Since the oxygenation status of a tissue results from a dynamic steady-state between the oxygen supply and the cellular O2 consumption, one possible explanation for the lack of oxygenation improvement during nifedipine application may be an increase in O2 uptake during the treatment. Calculating the oxygen uptake from the avDO2 and the perfusion rate, it became obvious that with a greater oxygen supply (as a result of a higher perfusion rate during nifedipine application) the O2-uptake by the tumour increased linearly (Figure 5). Previous studies by Gullino et al (1967a, b) and Kallinowski et al (1989a, b) showed that the tumour O2 consumption is dependent on the oxygen availability as long as a ‘saturation level’ of the O2 supply is not reached. An improvement in the convective O2 transport (by increased perfusion) will only reduce tumour hypoxia if the O2 supply greatly exceeds the consumption rate. Due to the reduced haemoglobin level during ILP, the oxygen transport capacity of the perfusate is diminished (0.11 ml O2 per ml blood during ILP vs 0.2 ml O2 per ml blood in controls) resulting in a restricted supply situation. Obviously, the O2 supply in the present study was markedly lower than the ‘saturation level’ and the convective O2 transport during ILP did not meet the demands of the tumour tissue. During ILP therefore, where the O2 transport capacity is reduced, an improvement in the perfusion rate of 50–100% is probably not sufficient to bring about a significant increase in the median tumour pO2.

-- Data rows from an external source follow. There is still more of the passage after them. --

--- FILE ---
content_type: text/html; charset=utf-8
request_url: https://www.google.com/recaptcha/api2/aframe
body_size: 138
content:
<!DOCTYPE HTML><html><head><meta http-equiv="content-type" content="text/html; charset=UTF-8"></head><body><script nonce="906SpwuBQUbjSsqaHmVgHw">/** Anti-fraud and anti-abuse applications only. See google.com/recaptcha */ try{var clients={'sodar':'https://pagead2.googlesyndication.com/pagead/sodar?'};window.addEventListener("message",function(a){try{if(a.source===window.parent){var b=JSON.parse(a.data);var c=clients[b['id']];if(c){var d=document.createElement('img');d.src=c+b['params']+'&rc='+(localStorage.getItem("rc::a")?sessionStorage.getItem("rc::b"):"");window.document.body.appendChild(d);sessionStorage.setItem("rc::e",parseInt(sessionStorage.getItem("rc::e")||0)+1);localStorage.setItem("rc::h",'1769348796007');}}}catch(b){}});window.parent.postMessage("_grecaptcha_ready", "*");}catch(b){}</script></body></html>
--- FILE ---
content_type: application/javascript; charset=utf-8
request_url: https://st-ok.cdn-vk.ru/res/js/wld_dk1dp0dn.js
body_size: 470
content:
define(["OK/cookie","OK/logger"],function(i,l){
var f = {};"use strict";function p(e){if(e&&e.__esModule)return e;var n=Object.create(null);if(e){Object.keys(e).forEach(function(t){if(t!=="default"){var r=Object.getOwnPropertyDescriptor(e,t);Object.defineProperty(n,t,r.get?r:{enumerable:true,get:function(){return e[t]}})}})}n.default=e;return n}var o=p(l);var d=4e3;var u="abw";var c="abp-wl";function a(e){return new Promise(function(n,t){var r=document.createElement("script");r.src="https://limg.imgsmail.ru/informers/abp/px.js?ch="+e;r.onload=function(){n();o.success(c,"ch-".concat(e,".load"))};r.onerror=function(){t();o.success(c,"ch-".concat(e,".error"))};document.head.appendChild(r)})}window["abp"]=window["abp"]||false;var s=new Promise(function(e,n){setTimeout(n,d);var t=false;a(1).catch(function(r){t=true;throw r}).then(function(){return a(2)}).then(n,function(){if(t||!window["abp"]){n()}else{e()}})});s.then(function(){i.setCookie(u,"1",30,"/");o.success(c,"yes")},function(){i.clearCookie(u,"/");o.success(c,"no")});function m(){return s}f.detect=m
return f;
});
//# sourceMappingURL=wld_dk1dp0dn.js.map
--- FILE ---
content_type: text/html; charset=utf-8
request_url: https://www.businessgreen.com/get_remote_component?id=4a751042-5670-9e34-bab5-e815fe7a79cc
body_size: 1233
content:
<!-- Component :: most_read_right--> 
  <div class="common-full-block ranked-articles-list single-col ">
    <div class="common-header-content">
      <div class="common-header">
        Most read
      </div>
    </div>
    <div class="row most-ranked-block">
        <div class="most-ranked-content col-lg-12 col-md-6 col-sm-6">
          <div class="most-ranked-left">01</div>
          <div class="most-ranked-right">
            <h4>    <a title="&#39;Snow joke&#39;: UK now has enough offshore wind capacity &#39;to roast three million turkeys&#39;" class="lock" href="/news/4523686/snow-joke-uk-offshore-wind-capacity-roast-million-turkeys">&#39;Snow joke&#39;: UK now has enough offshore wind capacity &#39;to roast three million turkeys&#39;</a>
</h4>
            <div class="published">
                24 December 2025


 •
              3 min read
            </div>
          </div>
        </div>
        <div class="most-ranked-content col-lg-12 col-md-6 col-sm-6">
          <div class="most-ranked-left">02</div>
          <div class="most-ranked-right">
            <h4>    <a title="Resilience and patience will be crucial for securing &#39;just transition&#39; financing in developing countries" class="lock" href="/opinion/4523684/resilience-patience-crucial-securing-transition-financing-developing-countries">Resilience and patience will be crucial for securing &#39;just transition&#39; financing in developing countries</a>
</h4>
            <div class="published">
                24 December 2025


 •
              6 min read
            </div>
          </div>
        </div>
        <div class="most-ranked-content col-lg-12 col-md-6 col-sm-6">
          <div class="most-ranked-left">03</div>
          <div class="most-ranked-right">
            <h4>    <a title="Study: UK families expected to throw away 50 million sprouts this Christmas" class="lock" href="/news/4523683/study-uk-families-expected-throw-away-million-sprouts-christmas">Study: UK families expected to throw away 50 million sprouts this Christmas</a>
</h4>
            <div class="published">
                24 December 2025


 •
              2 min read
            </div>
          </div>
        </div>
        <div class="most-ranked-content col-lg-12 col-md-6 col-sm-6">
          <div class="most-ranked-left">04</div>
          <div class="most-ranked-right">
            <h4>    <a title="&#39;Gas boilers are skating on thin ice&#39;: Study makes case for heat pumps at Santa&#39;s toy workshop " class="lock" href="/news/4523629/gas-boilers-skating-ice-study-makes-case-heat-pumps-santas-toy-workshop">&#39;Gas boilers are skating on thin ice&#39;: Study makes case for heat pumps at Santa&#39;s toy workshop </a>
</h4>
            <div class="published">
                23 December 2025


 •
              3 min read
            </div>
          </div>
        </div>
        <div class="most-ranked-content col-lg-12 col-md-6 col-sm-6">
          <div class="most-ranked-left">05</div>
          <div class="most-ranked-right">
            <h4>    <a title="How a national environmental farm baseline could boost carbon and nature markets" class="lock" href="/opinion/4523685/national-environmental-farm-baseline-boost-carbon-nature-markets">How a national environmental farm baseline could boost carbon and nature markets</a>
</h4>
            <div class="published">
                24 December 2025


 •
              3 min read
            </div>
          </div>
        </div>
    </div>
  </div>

As a result of the restricted oxygen supply during ILP (due to the reduced haematocrit of the perfusate), the lactate levels in tumours of isolated perfused limbs were significantly higher than in tumours of contralateral control limbs, indicating a much higher glycolytic rate. However, the higher glycolytic rate had only a minor impact on the bioenergetic status resulting in ATP levels which are comparable to those found previously in untreated tumours (Vaupel et al, 1994). Although nifedipine application during ILP increased tumour perfusion by approximately 60% (Figure 3) and in turn the nutrient and oxygen supply, only the glucose concentration in the tumour was elevated. Nifedipine had almost no impact on the bioenergetic status, a finding which is in good accordance to an earlier study demonstrating the energy status to be relatively stable despite substantial changes in blood flow and tissue oxygenation providing tumour perfusion does not fall below a certain threshold (Vaupel et al, 1994).

In conclusion, nifedipine can significantly improve tumour perfusion during pressure-controlled ILP. ‘Steal phenomena’ in favour of the surrounding normal tissue and oedema formation were not observed. Nifedipine can enhance tumour microcirculation and may therefore promote the delivery (pharmacokinetics) of anti-cancer agents. Although the application of this calcium channel blocker increases oxygen availability to the tumour the improvement of perfusion by nifedipine does not result in a substantial reduction of tumour hypoxia. On the basis of these results, nifedipine application during ILP can be expected to increase the delivery of anti-cancer drugs to the tumour and by this improve the efficacy of pressure-controlled ILP.